Would-Be Remote Control Plane Bomber Pleads Guilty


Earlier today, the feds announced that Rezwan Ferdaus of Ashland will plead guilty to two terrorism-related charges for a plot that would have sent bomb-strapped remote control airplanes on collision courses with the Capitol and Pentagon.

Ferdaus was arrested last September after accepting delivery of what he thought were explosives from whom he thought were his accomplices. In reality, the package contained fake bombs and the delivery folks were real federal agents, and so ended Ferdaus’s wannabe terrorist career.

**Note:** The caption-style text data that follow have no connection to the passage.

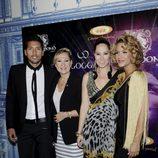 Rosa Benito y Chayo Mohedano con Tamara Gorro y Ezequiel Garay en la presentación de la tienda on line de 'GOGGA'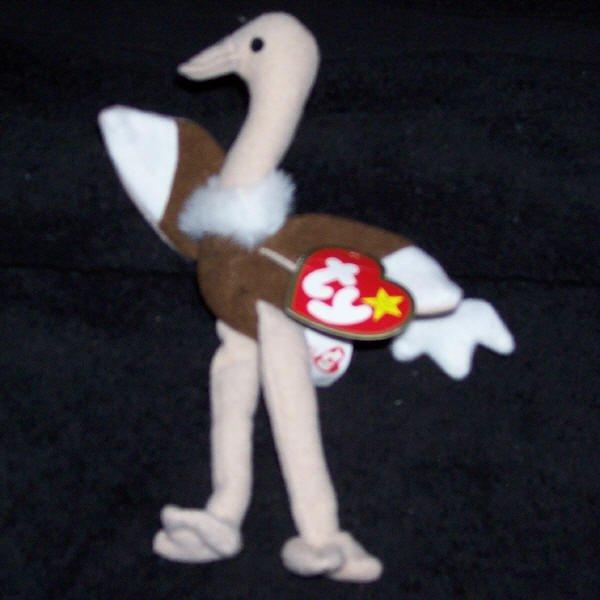 Stretchy The Ostrich McDonalds TY Teenie Beanie Baby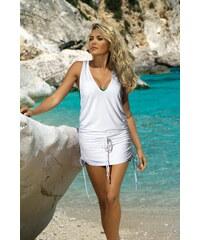 Etna Bílé šaty Cubana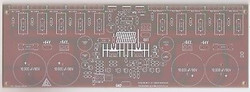 Destroyer DX Blame MK III PCB authorized version !!!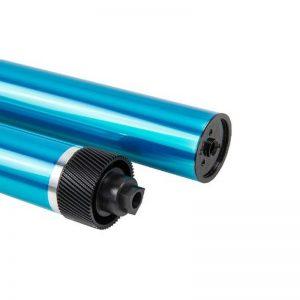 OPC Drum High Quality For HP Laserjet 5200 5025 5035 Printer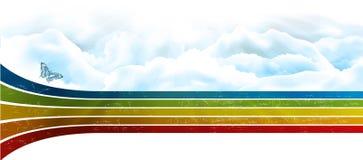 Cielo del arco iris stock de ilustración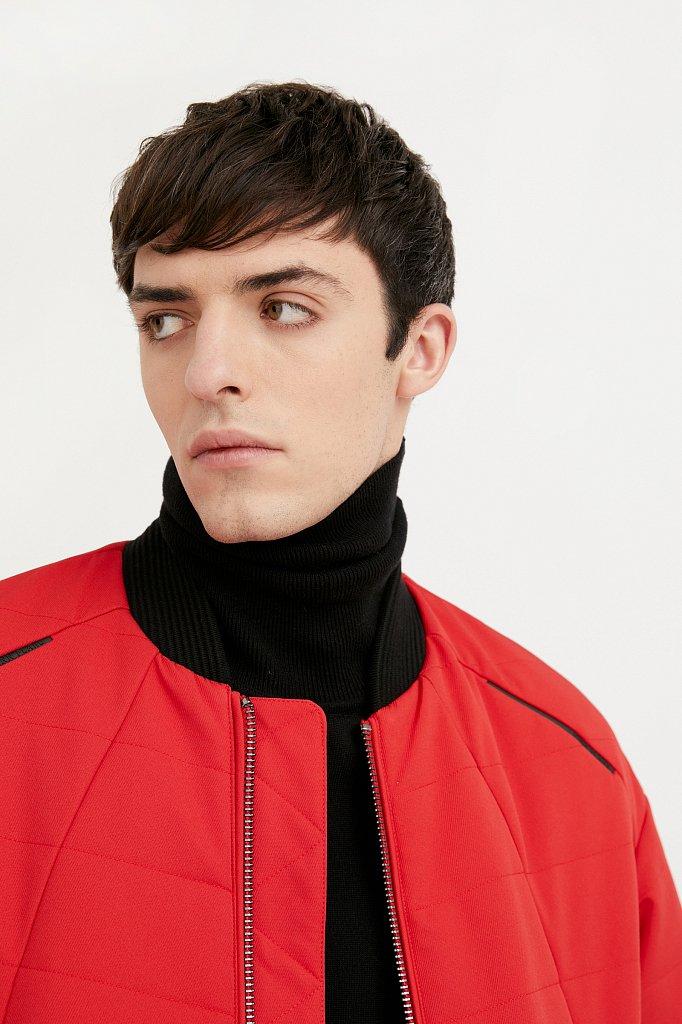 Куртка мужская, Модель B21-22012, Фото №7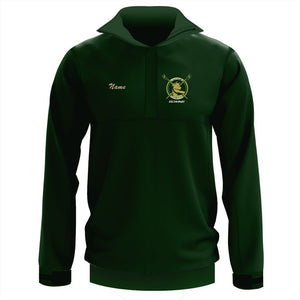 University of Southern Florida Hydrotex Lite Hooded Splash Jacket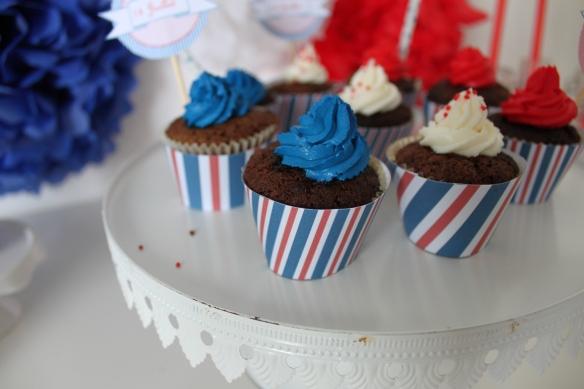 cupcake -14 juillet- la fabricamania-
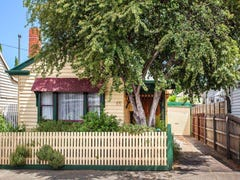55 Princes Street, Williamstown, Vic 3016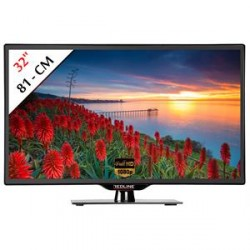 "24""  led tv monitor Pc  Redline"
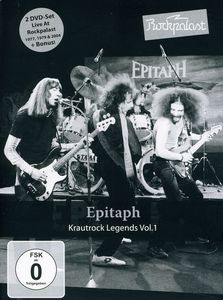 Rockpalast: Krautrock Legends: Volume 1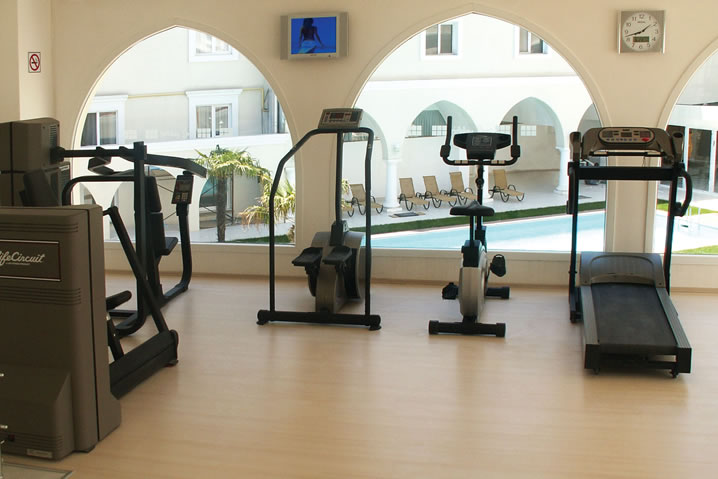 holiday inn hotel istanbul city fitness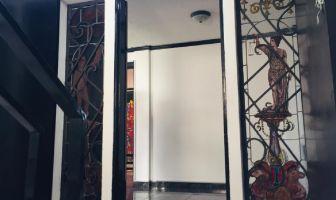 Foto de oficina en renta en Juárez, Cuauhtémoc, DF / CDMX, 16203515,  no 01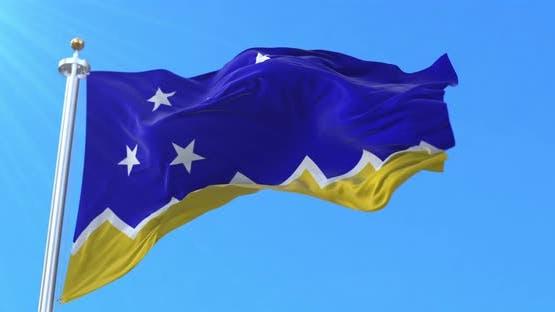 Magallanes Region Flag, Chile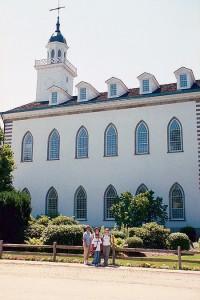 Kirtland temple
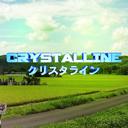 -Crystalline-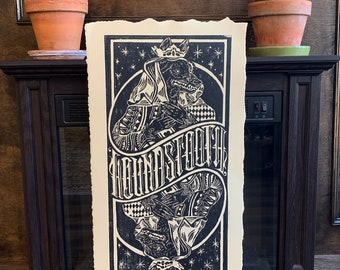 HT Limited Edition Woodblock Print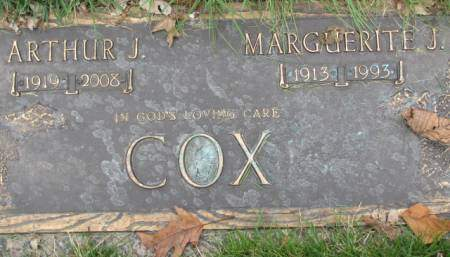 COX, MARGUERITE  J. - Polk County, Iowa   MARGUERITE  J. COX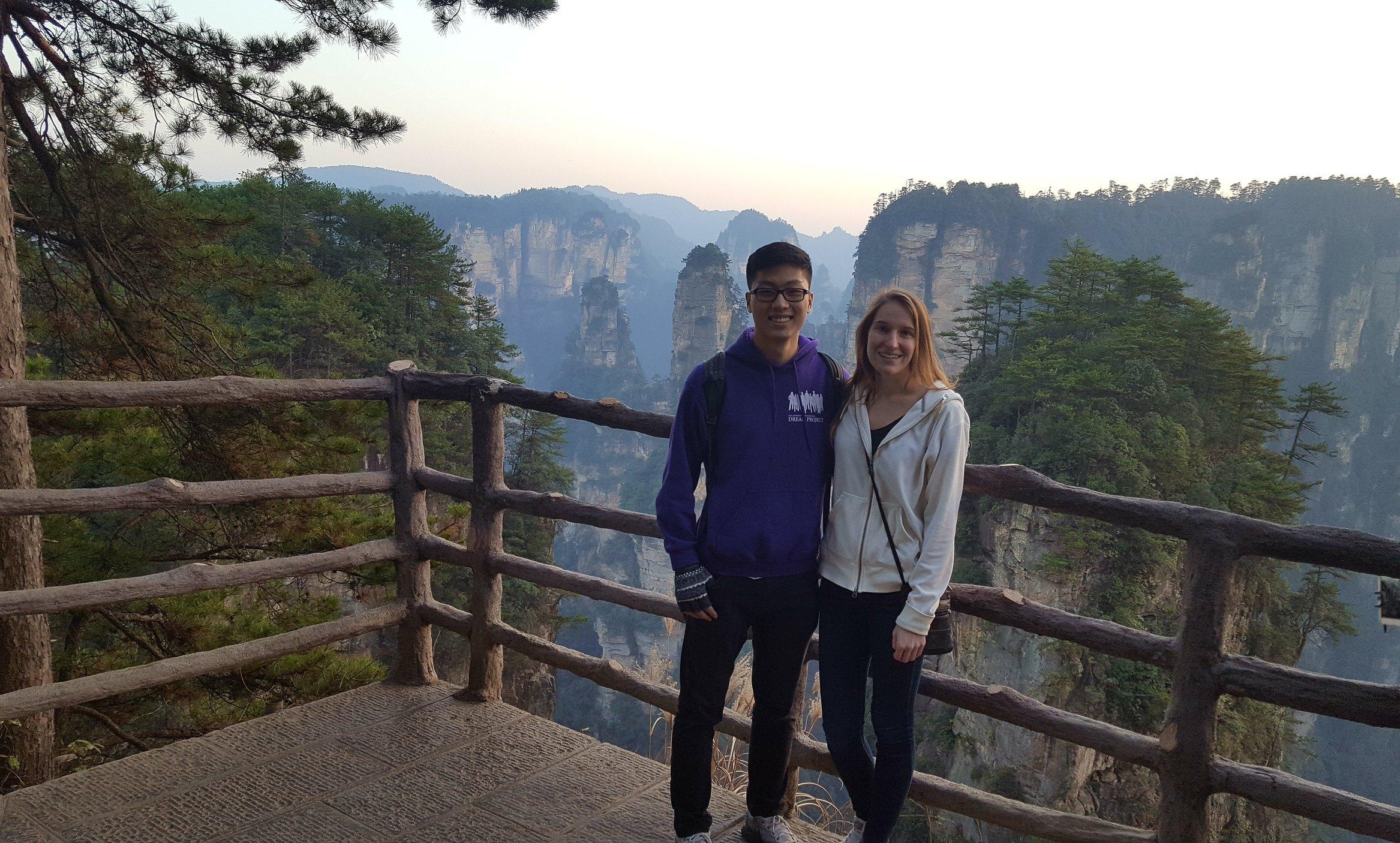 Zhanjiajie National Forest Park
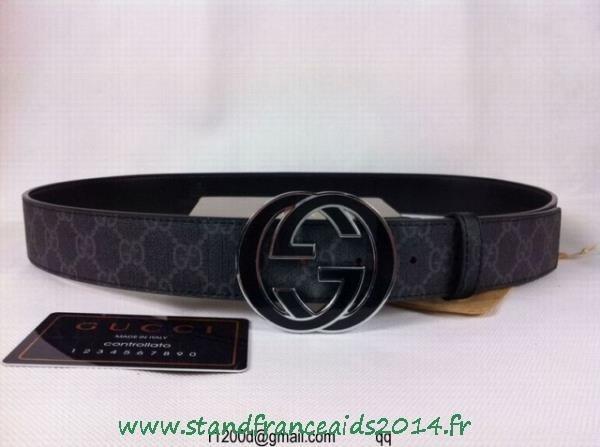 Découvrez le confort de la technologie Air avec les ceinture homme gucci  noir. Découvrez tous les styles de ceinture homme gucci noir pour hommes,  ... 38df64b9d8b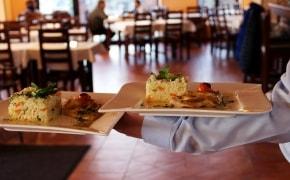 Fotografie Restaurant Sinaia - 1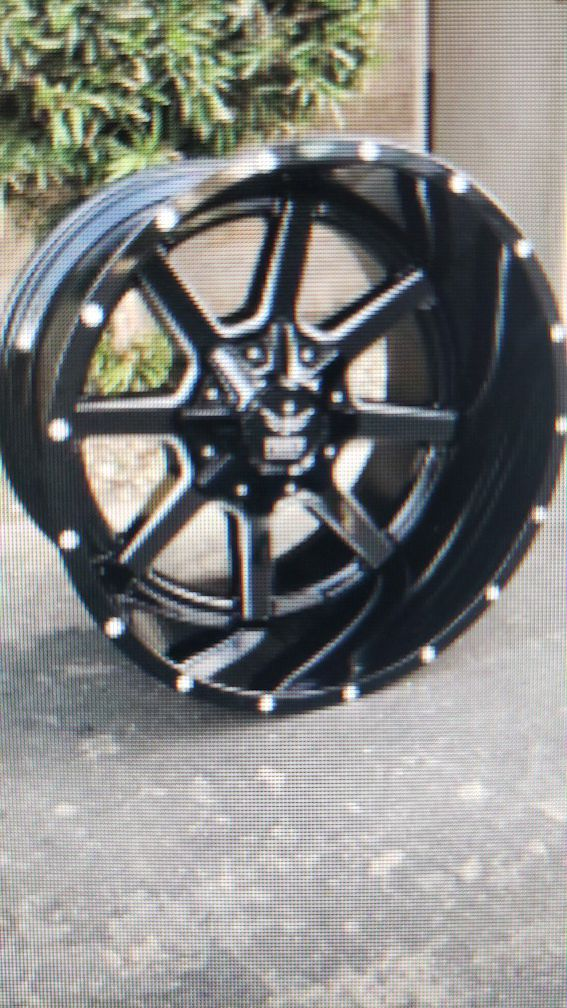 20x12 force f13 wheels all fitments available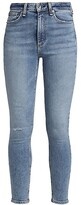 Thumbnail for your product : Rag & Bone Nina High-Rise Ankle Skinny Jeans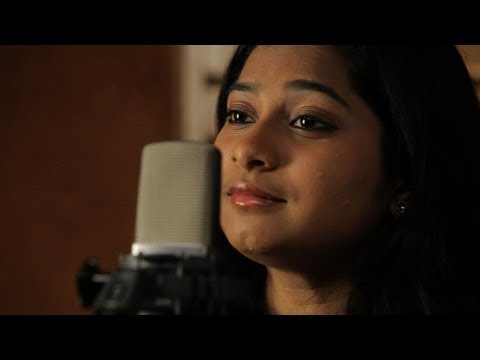latest hindi songs 2013 bollywood hits new hd top playlist indian movies music video best love mp3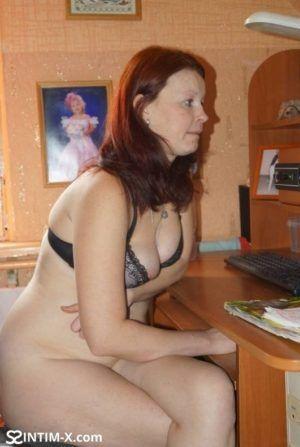 Проститутка Маша с выездом по Москве рядом с метро Улица Скобелевская в возрасте 36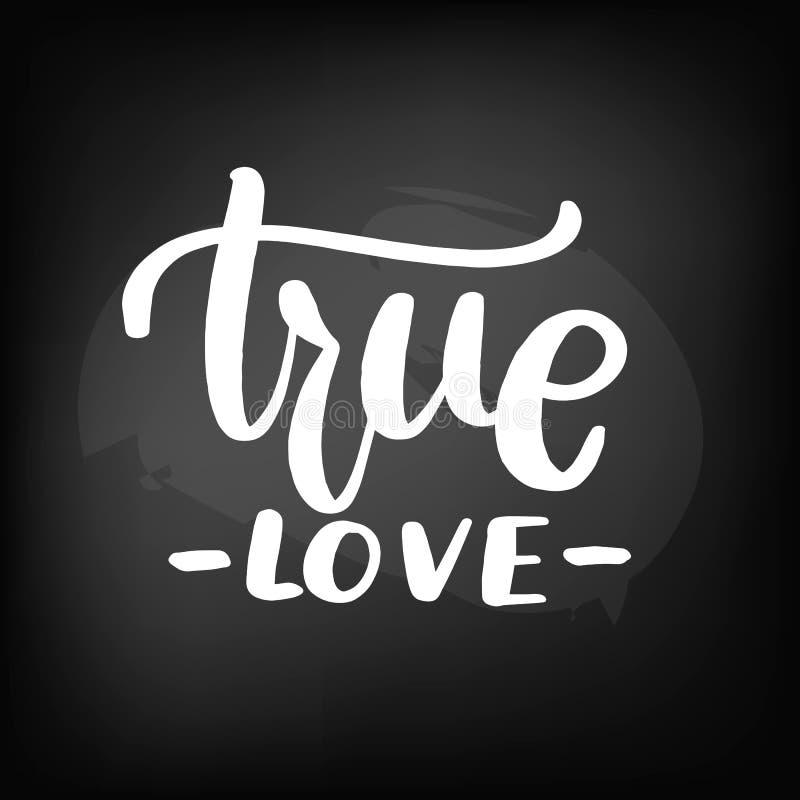 Quadro-negro do quadro que rotula o amor verdadeiro ilustração stock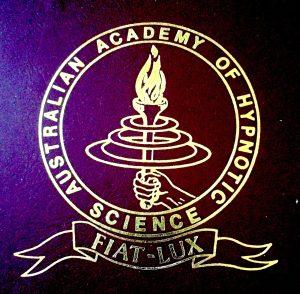 Australian Academy of Hypnotic Science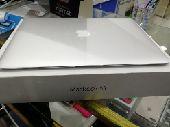 ماك بوك آير  nMacBook Air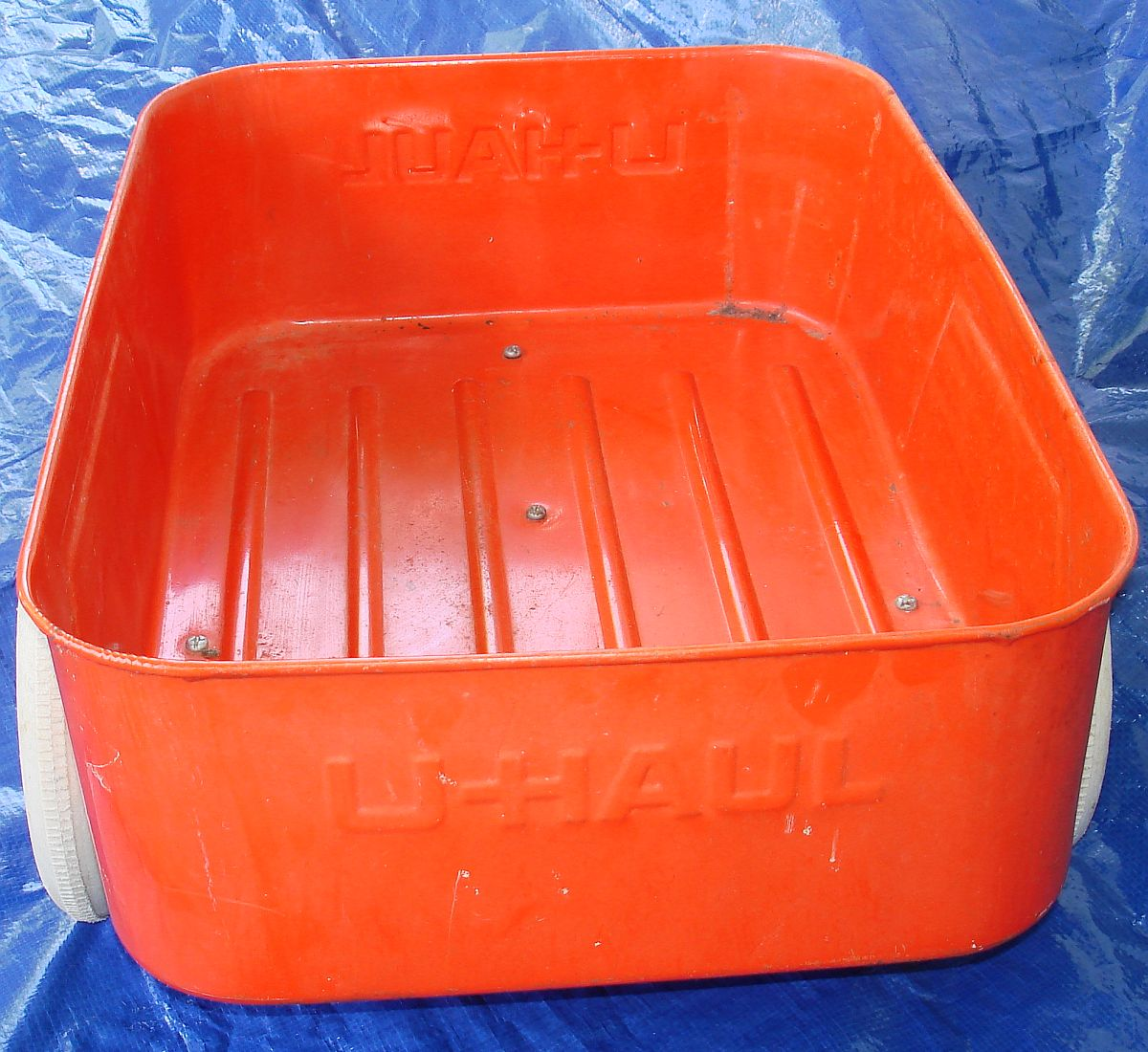 Vintage Uhaul Orange Pressed Steel Pedal Car Trailer Stamped Logo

The plan itself sounds a bit like military spy fiction dreamed up by a 10-year-old — really? remote-controlled airplanes? — but according to the FBI agents investigating the threat, Ferdaus seemed pretty keen on killing Americans here and, in a separate arm of his plot, abroad via the use of cell phone detonators he was building and (so he thought) shipping off for use in the Iraq theater of war.

At the time of his arrest, Ferdaus was living with his parents after completing a degree in physics from Northeastern University. There’s little in the way of explanation as to what radicalized Ferdaus, and since there won’t be a trial, we may never know. Ferdaus’s lawyer and the federal prosecution agreed to request a 17-year sentence.